TEXT EXTRACT —
(begin)

Song by Joe Satriani

from the album Flying in a Blue Dream
- Released: October 30, 1989
- Recorded: Fantasy Studios, Berkeley, CA; Hyde Street Studios; Different Fur; Coast Recorders; Alpha & Omega Recording, San Francisco, CA
- Genre: Instrumental rock
- Length: 5:28
- Label: Relativity Records
- Songwriter: Joe Satriani
- Producers: Joe Satriani, John Cuniberti

= Flying in a Blue Dream (song) =

"Flying in a Blue Dream" is a song by American guitarist Joe Satriani, from his 1989 studio album of the same title. It starts with a recording of a radio station teamed with emotional feedback then follows into the proper song. It is one of Satriani's most popular songs, and is still performed at all of his live concerts. Live versions can be found on the Live in San Francisco, Satriani Live!, and G3: Live in Concert albums.

The intro heard was not planned, but was recorded nonetheless by producer John Cuniberti while recording Satriani's guitar parts for the song. Apparently, Satriani's amplifier was picking up a frequency from a radio or TV station, and Cuniberti simply said, "I'm recording this," and proceeded. Amidst the recorded speech is a young boy's voice saying "sometimes afterwards they still like each other, and sometimes they don't." The same excerpt is still used today when Satriani performs the song in concert. The acoustic rhythm guitar part is usually played as a backing track.

(end)

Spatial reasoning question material
(begin)

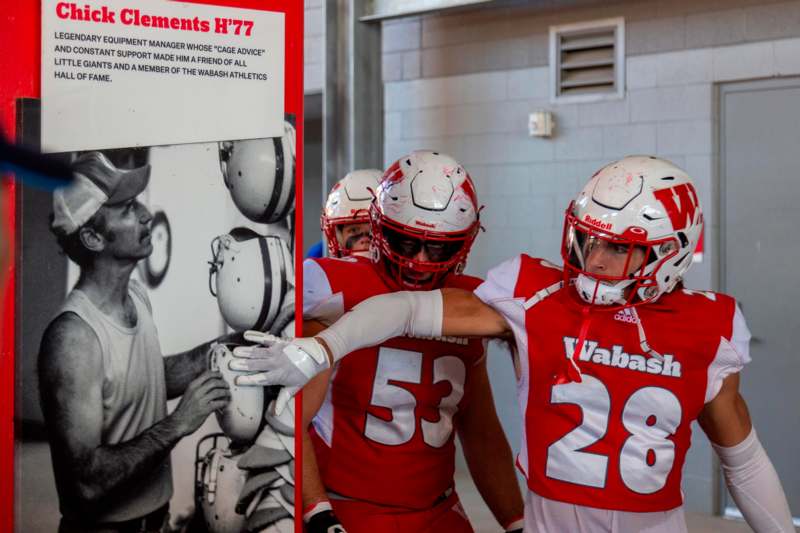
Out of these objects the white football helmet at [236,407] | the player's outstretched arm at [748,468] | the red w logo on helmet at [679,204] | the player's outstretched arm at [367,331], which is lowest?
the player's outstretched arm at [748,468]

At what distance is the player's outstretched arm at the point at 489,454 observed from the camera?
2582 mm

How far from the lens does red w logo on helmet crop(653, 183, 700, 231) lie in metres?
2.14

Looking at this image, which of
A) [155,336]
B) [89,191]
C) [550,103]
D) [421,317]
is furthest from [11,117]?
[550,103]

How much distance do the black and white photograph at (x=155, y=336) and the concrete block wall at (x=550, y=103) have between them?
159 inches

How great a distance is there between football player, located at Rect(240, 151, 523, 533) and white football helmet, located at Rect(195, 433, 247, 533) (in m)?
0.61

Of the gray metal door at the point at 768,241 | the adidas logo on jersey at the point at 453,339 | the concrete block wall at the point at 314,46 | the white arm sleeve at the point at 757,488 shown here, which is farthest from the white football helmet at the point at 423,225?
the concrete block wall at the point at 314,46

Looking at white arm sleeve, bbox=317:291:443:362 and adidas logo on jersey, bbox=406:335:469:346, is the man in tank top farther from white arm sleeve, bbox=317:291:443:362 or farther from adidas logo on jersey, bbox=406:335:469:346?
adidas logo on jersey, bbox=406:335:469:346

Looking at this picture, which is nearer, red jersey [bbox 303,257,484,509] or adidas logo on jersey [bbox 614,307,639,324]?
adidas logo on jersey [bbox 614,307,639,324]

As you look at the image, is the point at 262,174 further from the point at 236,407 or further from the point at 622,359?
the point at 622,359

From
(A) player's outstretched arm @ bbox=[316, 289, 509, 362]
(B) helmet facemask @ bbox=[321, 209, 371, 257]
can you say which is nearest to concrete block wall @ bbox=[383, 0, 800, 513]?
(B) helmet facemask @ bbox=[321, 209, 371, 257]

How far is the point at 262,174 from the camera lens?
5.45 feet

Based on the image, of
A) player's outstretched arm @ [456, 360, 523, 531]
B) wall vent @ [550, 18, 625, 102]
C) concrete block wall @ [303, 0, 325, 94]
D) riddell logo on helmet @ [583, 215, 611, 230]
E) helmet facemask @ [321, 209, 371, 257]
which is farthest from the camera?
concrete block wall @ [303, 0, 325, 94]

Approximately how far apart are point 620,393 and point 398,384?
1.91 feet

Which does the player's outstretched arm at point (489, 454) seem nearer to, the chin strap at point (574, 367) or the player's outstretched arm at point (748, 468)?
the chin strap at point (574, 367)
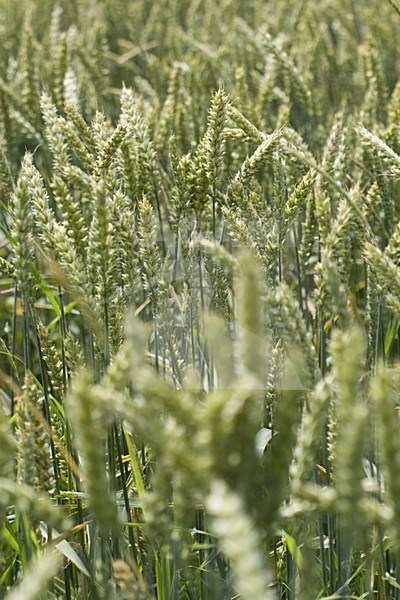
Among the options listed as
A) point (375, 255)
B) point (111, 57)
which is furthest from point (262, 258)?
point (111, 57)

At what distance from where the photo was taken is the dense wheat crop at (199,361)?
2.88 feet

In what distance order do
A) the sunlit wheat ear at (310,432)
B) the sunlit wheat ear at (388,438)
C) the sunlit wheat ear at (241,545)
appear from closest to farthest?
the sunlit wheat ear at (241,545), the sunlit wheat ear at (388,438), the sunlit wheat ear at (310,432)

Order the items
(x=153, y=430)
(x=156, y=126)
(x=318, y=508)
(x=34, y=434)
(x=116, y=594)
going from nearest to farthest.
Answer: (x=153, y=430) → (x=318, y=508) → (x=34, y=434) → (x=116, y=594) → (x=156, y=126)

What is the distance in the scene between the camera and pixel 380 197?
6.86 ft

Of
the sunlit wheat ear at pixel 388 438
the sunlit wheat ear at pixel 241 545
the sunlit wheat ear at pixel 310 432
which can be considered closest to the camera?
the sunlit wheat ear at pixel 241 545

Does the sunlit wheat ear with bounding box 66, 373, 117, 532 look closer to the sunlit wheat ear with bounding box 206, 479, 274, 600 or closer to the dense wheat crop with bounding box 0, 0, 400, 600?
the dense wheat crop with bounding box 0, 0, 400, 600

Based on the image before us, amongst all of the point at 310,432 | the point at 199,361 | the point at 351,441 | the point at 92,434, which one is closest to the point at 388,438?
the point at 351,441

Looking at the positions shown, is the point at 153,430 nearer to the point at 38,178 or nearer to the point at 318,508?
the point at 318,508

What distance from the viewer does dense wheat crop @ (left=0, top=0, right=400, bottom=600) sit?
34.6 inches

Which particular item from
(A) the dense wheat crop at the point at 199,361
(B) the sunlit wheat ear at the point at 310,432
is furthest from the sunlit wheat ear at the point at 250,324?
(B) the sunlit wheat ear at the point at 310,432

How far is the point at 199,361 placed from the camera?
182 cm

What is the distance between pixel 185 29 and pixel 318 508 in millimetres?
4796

(end)
(begin)

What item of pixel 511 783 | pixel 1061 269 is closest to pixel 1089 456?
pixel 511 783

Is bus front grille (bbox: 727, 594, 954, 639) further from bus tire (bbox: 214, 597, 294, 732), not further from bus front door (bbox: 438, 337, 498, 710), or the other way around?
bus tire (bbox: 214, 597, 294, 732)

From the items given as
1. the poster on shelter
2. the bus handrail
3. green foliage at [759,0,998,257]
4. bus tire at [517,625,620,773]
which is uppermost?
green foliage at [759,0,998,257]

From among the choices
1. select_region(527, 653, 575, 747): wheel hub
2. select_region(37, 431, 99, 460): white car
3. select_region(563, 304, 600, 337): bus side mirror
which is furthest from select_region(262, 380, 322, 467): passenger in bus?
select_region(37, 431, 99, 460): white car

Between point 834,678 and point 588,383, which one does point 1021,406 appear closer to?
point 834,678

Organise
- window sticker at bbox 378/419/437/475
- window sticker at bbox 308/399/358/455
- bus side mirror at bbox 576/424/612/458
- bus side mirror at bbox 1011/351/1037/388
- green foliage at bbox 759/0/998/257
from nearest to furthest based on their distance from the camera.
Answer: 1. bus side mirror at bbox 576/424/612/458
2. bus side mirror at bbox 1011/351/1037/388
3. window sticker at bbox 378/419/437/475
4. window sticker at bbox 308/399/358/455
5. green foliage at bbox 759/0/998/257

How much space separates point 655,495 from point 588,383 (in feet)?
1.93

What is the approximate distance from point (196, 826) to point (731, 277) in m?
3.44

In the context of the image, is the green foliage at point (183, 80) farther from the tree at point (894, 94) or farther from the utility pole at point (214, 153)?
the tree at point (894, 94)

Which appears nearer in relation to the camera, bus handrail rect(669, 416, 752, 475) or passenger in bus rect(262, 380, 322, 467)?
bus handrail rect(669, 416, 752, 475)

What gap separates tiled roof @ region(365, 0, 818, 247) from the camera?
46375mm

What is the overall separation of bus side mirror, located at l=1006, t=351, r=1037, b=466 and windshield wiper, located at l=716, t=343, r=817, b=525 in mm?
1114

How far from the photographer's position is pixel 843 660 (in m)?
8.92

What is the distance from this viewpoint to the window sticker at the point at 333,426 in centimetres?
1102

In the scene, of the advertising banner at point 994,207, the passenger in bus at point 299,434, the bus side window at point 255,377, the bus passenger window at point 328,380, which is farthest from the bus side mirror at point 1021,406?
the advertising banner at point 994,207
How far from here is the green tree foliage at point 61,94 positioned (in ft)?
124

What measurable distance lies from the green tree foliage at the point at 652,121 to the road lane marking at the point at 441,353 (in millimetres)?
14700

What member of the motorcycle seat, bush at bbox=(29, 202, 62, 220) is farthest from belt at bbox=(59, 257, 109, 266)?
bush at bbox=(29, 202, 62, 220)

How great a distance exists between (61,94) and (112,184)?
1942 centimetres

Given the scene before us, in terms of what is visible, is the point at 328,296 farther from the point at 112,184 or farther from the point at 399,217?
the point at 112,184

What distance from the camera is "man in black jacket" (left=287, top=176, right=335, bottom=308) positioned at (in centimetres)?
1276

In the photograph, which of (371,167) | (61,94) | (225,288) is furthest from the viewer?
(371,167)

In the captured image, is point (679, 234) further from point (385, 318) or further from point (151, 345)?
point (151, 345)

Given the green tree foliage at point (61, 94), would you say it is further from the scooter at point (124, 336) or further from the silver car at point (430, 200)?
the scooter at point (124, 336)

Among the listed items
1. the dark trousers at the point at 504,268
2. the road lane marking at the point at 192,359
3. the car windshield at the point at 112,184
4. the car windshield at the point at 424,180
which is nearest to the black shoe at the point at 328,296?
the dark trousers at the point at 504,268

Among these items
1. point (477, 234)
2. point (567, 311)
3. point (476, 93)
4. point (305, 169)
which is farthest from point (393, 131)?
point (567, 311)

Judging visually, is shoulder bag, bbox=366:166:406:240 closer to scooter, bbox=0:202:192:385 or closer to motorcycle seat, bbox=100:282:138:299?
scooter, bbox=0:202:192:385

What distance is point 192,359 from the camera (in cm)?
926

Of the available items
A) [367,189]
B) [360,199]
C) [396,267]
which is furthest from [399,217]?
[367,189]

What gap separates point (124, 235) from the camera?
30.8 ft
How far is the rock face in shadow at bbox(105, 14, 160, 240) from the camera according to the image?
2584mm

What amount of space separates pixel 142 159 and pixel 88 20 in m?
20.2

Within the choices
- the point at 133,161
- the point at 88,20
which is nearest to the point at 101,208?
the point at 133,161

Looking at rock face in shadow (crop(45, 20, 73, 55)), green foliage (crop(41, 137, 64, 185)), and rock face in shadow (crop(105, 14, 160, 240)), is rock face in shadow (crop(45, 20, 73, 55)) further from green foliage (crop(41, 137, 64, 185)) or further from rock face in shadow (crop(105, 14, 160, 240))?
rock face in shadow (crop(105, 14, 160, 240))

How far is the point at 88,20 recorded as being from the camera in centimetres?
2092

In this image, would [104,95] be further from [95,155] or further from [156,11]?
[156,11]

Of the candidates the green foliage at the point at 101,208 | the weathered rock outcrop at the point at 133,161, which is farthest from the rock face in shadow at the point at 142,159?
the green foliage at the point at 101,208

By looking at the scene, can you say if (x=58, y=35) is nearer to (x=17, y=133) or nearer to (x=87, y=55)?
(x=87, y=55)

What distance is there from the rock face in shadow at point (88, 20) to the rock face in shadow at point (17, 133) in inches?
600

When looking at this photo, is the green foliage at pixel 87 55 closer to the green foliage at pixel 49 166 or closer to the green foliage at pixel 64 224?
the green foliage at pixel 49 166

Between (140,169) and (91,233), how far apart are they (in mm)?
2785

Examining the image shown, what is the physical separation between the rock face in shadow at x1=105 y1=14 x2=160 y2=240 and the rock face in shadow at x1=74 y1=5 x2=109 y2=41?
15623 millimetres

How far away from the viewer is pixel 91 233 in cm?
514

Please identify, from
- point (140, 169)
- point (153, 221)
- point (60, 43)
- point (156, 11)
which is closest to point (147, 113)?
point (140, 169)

(end)

REQUESTS —
a: In the song article, who recorded the unplanned intro?
b: For each statement, say whether the song article agrees, giving yes or no along with the deciding words quoted from it: (i) The song was issued on Relativity Records. (ii) The intro was planned before recording. (iii) The acoustic rhythm guitar part is usually played as a backing track.
c: Pick up the song article after its final sentence and keep it going.

RESPONSES FOR EACH TASK —
a: Producer John Cuniberti.

b:
(i) Yes: "Label: Relativity Records"
(ii) No: "The intro heard was not planned"
(iii) Yes: "The acoustic rhythm guitar part is usually played as a backing track."

c:
Musically, the track strongly features the C Lydian mode, giving it a spacey-dreamy feeling.

Also featured strongly in the track is Joe Satriani's fluid and complex usage of the legato technique to quickly play scalar runs.

When played live, the intro feedback is produced by Satriani and then manipulated by physically moving himself and his guitar to different positions relative to his amplifier - this changes the frequencies of the feedback, giving an interesting array of variations on the initial feedback. Satriani knows where the harmonics are generated on each separate stage on tour by "mapping them out" during soundchecks and marking the physical points on-stage with tape.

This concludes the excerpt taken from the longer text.